* Challenge 1 *
Answer these from the forum thread:
(a) According to Leo, what usually defines a regular user?
(b) Where does Mpsox say is the best place to start?
(c) Which rule of the posting guidelines does Ó Murchú mention?
* Challenge 2 *
Decide whether each statement agrees with the forum thread. Answer yes or no and quote the words that decide it.
(a) Mpsox says every county allows an online search by address.
(b) onq says adding his signature to a post about gardening would be inappropriate.
(c) Mpsox found the council helpful in their own experience.

* Text excerpt *
^^^^^^^^

Sorry to hear you appear to have grumpy neighbours.

FWIW

ONQ.

[broken link removed]

All advice on AAM is remote from the situation and cannot be relied upon         as a defence or support - in and of itself - should legal action    be      taken.
Competent legal and building professionals should be asked to advise in         Real Life with rights to inspect and issue reports on the matters    at      hand.


----------



## Ó Murchú (23 Aug 2010)

onq said:


> I cannot comment more on AAM because each development is different and there may be many other factors involved.
> Sorry to hear you appear to have grumpy neighbours.
> 
> FWIW
> ...




*Moderators, *while the reply was informative, surely this represents blatant advertising - informing the OP that he will be unable to answer more questions on the subject and then providing a link to his own company who deal in such situations. It's would be very disappointing to see this creep into AAM.


----------



## Mpsox (23 Aug 2010)

Best place to start is your local council planning offices, I can't say for definite on all counties, but some allow you to do a search online based on an address or street and house number. They'll inform you if there were any appeals to the original decision or revised planning applications made.

Given the measurements, the council (who in my own experience were very helpful) may be able to tell you if the build is likely to be an exempt structure.


----------



## Leo (23 Aug 2010)

Ó Murchú said:


> *Moderators, *while the reply was informative, surely this represents blatant advertising - informing the OP that he will be unable to answer more questions on the subject and then providing a link to his own company who deal in such situations. It's would be very disappointing to see this creep into AAM.


 
onq is always very informative, and his signature also complies fully with the . 
Leo


----------



## Ó Murchú (24 Aug 2010)

leo, my bad re rule 6 of the posting guidelines.

can you please define 'regular user' so i too can add a link to my website while in no way appearing like an advertisement for architectural services?

o murchu


----------



## Leo (24 Aug 2010)

Ó Murchú said:


> can you please define 'regular user' so i too can add a link to my website while in no way appearing like an advertisement for architectural services?


 
Hi Ó Murchú. A regular user is usually defined by the 'Frequent Poster' tag achieved after 50 posts and a minimum time period. 
Leo


----------



## onq (25 Aug 2010)

Leo said:


> onq is always very informative, and his signature also complies fully with the .
> Leo



(bows)

Thanks Leo,

Another important thing to note is that the poster can only append a sig to a relevant post.

Correct me if I'm wrong, but in my case appending my sig to a post about say, gardening, would be inappropriate, since I can claim no expertise in the matter.

^^^^^^^^

* Data lines *

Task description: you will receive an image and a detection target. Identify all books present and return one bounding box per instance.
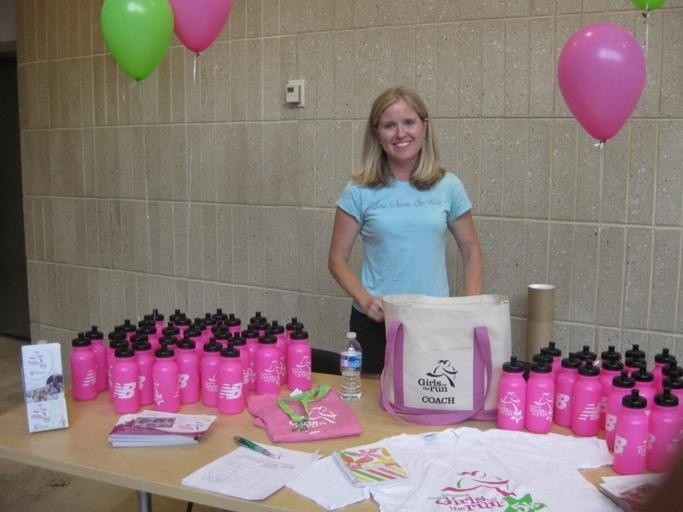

^^^^^^^^

* Worked answer 1 *
(a) The 'Frequent Poster' tag, achieved after 50 posts and a minimum time period.
(b) The local council planning offices.
(c) Rule 6.

* Worked answer 2 *
(a) No: "I can't say for definite on all counties, but some allow you to do a search online based on an address or street and house number."
(b) Yes: "appending my sig to a post about say, gardening, would be inappropriate, since I can claim no expertise in the matter."
(c) Yes: "the council (who in my own experience were very helpful)"